We implemented the DAGGER algorithm
We first select the policy (agent or expert) with some probablility beta, which would be used for sampling trajectories for DATA augmentation
Using the selected policy we sample T_step trajectories for data augmentation
We then get the expert actions on the sampled trajectories and add them to the replay buffer
We then train our agent’s policy network in the following way:
- We first sample 100 batches of batch size 256 from the replay buffer.
- We then train the model on the above batches for 10 epochs

We implemented the vanilla REINFORCE algorithm.
We first sample multiple trajectories given the current policy network till the goal.
For each trajectory we then compute the discounted reward to go from each state.
We then compute the gradient of the policy network by taking the dot product of the log of the probability of the action given the state and the reward to go.
The policy network predicts the mean of the action distribution given the state, and we also learn the standard deviation of the action distribution as another parameter.

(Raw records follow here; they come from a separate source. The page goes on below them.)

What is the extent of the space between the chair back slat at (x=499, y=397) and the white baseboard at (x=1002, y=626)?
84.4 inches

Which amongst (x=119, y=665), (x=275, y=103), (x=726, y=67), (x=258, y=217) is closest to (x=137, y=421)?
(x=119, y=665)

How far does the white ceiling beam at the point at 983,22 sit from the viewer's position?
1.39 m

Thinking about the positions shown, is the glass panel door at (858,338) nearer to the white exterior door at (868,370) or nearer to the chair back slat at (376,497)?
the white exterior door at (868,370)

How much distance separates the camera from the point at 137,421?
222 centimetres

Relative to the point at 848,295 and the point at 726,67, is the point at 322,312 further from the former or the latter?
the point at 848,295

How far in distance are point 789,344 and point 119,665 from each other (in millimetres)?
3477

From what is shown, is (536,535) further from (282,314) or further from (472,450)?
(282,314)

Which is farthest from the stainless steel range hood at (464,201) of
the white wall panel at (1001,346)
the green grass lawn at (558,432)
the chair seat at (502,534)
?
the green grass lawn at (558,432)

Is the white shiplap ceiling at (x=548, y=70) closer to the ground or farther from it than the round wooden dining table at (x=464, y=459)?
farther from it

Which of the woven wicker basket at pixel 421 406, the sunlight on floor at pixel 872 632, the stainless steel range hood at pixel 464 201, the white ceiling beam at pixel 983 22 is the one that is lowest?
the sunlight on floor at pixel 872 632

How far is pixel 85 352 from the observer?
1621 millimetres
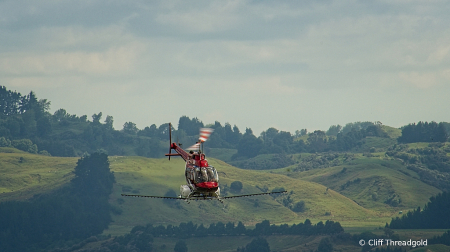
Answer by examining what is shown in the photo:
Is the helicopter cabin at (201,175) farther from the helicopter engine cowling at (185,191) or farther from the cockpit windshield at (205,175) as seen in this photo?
the helicopter engine cowling at (185,191)

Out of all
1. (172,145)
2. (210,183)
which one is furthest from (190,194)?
(172,145)

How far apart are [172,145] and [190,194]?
16.4 metres

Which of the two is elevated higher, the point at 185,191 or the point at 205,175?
the point at 205,175

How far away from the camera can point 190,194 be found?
65000mm

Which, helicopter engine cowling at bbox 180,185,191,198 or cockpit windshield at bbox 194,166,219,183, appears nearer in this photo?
cockpit windshield at bbox 194,166,219,183

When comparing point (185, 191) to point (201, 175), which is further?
point (185, 191)

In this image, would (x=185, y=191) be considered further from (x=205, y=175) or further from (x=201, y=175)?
(x=205, y=175)

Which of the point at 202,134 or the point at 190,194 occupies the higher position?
the point at 202,134

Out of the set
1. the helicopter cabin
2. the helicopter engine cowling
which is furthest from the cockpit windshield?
the helicopter engine cowling

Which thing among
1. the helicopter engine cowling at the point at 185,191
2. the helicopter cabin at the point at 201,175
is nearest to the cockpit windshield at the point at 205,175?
the helicopter cabin at the point at 201,175

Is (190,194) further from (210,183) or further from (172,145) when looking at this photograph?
(172,145)

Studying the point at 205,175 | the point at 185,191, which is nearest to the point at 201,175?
the point at 205,175

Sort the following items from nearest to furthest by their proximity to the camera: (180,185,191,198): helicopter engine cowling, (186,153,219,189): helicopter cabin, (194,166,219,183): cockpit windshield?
1. (186,153,219,189): helicopter cabin
2. (194,166,219,183): cockpit windshield
3. (180,185,191,198): helicopter engine cowling

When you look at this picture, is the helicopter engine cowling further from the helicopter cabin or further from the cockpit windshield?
the cockpit windshield
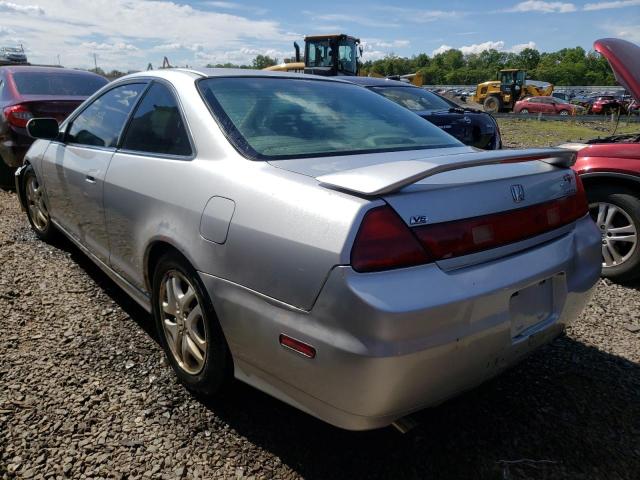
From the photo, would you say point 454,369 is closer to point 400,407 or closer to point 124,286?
point 400,407

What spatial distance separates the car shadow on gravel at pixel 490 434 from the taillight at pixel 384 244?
899 millimetres

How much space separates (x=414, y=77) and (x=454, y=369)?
99.4ft

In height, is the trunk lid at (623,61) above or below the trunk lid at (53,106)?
above

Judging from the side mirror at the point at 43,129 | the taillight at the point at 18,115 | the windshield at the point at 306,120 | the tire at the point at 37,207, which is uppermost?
the windshield at the point at 306,120

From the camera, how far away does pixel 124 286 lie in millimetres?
2887

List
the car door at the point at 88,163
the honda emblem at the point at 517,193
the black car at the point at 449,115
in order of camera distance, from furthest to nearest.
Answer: the black car at the point at 449,115 → the car door at the point at 88,163 → the honda emblem at the point at 517,193

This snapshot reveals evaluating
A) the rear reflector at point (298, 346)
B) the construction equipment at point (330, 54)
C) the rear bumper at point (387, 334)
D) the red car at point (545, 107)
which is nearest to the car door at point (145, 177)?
the rear bumper at point (387, 334)

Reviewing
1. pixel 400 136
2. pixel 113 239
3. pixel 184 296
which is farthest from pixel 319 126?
pixel 113 239

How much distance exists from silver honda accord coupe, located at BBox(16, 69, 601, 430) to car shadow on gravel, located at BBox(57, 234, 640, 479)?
1.13ft

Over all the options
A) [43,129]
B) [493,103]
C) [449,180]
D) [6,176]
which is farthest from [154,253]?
[493,103]

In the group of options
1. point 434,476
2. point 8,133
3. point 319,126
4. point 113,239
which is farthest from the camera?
point 8,133

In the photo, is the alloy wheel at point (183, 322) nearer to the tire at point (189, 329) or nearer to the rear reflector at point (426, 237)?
the tire at point (189, 329)

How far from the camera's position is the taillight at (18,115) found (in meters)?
5.77

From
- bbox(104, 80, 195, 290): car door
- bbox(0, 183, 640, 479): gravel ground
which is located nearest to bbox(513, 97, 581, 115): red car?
bbox(0, 183, 640, 479): gravel ground
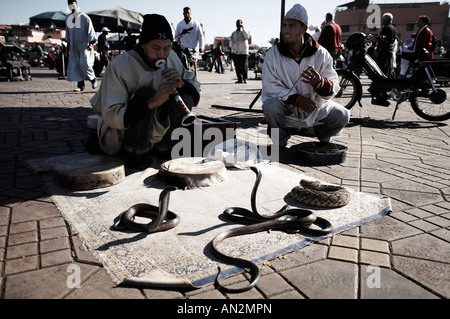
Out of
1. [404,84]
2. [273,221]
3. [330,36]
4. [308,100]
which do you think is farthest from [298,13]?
[330,36]

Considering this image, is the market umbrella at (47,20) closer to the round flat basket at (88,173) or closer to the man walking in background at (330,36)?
the man walking in background at (330,36)

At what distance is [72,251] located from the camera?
1.78 metres

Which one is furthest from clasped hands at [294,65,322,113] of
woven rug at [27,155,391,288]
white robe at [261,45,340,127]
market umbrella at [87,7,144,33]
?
market umbrella at [87,7,144,33]

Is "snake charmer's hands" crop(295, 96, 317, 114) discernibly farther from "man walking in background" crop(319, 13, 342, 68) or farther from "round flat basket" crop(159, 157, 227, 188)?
"man walking in background" crop(319, 13, 342, 68)

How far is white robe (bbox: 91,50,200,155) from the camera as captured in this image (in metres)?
2.76

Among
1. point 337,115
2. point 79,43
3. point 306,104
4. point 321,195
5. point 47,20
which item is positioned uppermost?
point 47,20

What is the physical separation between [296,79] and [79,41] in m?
5.77

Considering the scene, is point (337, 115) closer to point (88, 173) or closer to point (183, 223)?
point (183, 223)

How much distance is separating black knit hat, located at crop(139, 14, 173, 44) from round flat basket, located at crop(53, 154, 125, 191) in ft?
3.34

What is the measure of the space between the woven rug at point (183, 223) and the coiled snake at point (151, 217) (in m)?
0.04

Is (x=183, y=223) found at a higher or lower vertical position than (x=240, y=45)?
lower

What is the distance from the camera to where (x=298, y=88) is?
361 cm

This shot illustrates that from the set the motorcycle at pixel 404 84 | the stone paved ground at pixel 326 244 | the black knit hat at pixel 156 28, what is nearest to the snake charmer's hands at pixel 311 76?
the stone paved ground at pixel 326 244
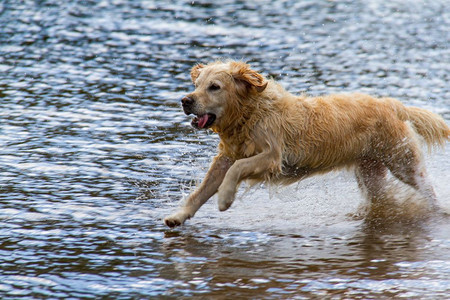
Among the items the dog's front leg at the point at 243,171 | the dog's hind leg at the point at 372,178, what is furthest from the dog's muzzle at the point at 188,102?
the dog's hind leg at the point at 372,178

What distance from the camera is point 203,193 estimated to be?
290 inches

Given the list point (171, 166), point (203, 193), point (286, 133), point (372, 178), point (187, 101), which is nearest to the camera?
point (187, 101)

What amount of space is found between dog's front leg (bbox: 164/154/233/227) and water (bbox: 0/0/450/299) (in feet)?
0.46

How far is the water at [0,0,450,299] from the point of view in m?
6.02

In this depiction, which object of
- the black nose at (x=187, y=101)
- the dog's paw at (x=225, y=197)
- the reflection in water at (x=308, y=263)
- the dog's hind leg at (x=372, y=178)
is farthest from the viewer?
the dog's hind leg at (x=372, y=178)

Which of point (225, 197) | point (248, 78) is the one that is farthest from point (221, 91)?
point (225, 197)

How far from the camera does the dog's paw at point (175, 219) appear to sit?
7.08 m

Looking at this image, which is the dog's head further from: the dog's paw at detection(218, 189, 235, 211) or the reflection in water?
the reflection in water

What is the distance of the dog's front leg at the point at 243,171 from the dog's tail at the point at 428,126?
1.71m

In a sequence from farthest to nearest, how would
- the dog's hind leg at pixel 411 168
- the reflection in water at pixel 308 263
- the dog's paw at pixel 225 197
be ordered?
the dog's hind leg at pixel 411 168 → the dog's paw at pixel 225 197 → the reflection in water at pixel 308 263

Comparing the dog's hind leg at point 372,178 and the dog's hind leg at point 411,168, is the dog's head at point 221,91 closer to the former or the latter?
the dog's hind leg at point 372,178

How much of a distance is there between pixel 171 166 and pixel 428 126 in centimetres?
301

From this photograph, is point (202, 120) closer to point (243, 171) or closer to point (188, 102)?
point (188, 102)

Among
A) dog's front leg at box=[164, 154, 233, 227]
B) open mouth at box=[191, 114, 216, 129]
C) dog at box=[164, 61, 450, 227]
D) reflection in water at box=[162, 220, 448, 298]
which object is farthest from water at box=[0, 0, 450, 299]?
open mouth at box=[191, 114, 216, 129]
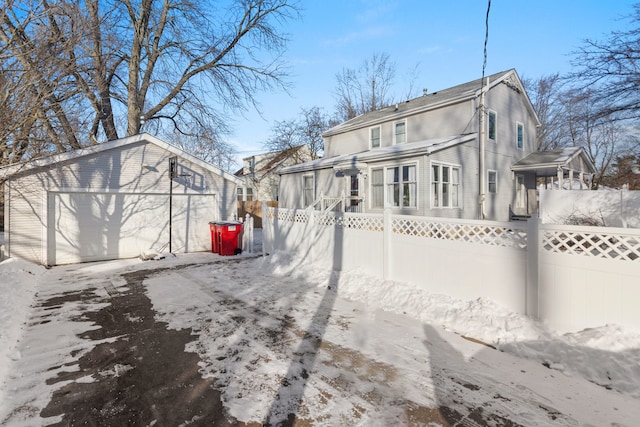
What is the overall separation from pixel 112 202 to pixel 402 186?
31.9 feet

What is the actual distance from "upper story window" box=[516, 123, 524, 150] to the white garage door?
1472 centimetres

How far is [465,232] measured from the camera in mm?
4906

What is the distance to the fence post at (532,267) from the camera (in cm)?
398

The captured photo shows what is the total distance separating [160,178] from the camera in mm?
10594

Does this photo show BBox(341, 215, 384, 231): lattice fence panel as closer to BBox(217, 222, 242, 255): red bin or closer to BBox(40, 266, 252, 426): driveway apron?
BBox(40, 266, 252, 426): driveway apron

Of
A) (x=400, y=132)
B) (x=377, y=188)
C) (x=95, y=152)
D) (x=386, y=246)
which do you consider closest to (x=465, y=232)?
(x=386, y=246)

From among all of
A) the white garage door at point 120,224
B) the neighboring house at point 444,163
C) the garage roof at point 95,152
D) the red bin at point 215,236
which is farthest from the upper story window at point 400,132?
the red bin at point 215,236

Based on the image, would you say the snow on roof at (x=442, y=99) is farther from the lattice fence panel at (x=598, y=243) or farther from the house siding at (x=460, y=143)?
the lattice fence panel at (x=598, y=243)

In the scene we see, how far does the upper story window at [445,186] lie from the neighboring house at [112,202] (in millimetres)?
7319

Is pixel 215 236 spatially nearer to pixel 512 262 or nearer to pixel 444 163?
pixel 444 163

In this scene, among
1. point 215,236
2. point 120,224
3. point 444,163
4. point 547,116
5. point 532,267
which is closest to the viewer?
point 532,267

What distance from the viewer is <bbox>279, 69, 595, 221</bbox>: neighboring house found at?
1191 cm

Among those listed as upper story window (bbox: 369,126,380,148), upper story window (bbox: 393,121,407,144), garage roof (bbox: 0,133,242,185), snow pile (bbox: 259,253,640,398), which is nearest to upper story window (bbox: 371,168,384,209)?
upper story window (bbox: 393,121,407,144)

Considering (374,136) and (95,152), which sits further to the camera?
(374,136)
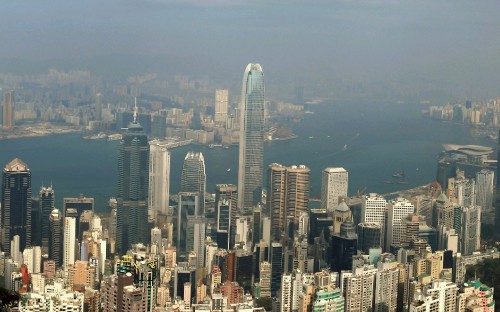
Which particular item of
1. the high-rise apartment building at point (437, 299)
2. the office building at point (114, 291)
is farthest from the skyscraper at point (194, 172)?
the high-rise apartment building at point (437, 299)

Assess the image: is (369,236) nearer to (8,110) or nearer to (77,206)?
(77,206)

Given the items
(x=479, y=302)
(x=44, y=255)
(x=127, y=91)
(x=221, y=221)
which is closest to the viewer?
(x=479, y=302)

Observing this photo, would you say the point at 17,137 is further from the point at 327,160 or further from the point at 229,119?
the point at 327,160

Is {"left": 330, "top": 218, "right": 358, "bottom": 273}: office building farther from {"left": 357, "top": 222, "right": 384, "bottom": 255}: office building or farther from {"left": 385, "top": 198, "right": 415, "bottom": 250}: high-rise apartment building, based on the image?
{"left": 385, "top": 198, "right": 415, "bottom": 250}: high-rise apartment building

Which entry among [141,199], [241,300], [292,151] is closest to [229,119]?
[292,151]

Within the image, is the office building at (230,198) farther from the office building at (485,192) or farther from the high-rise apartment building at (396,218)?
the office building at (485,192)

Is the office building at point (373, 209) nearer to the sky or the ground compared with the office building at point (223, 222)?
nearer to the sky

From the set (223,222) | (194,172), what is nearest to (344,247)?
(223,222)
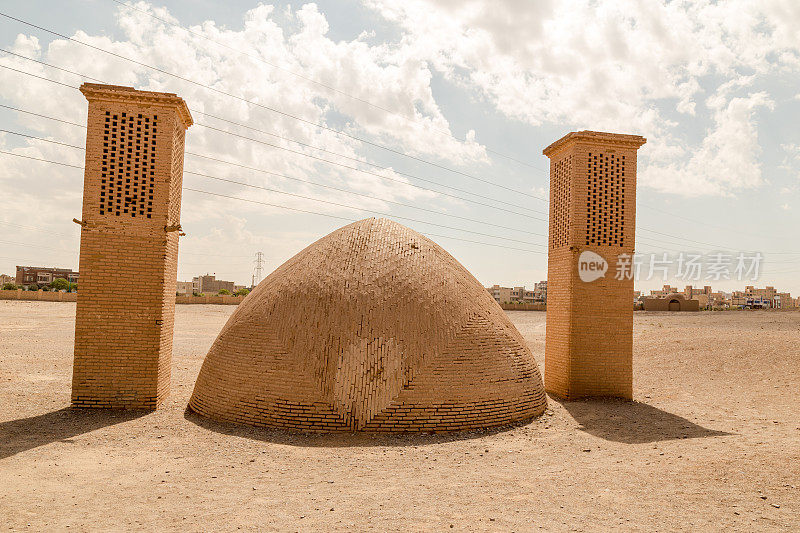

We model the action distribution given the state as a Gaussian distribution.
In each training iteration we do a single update to the policy network.
To further stabilise training we subtract the baseline from the reward vector which is computed as the average reward to go.

We tried the following SOTA techniques - PPO, SAC, DDPG, TD3
TD3 worked best for the Ant environment and SAC worked the best for the PnadaPush environment
We used Hindsight Experience Replay (HER) to deal with sparse reward problem for PandaPush environment.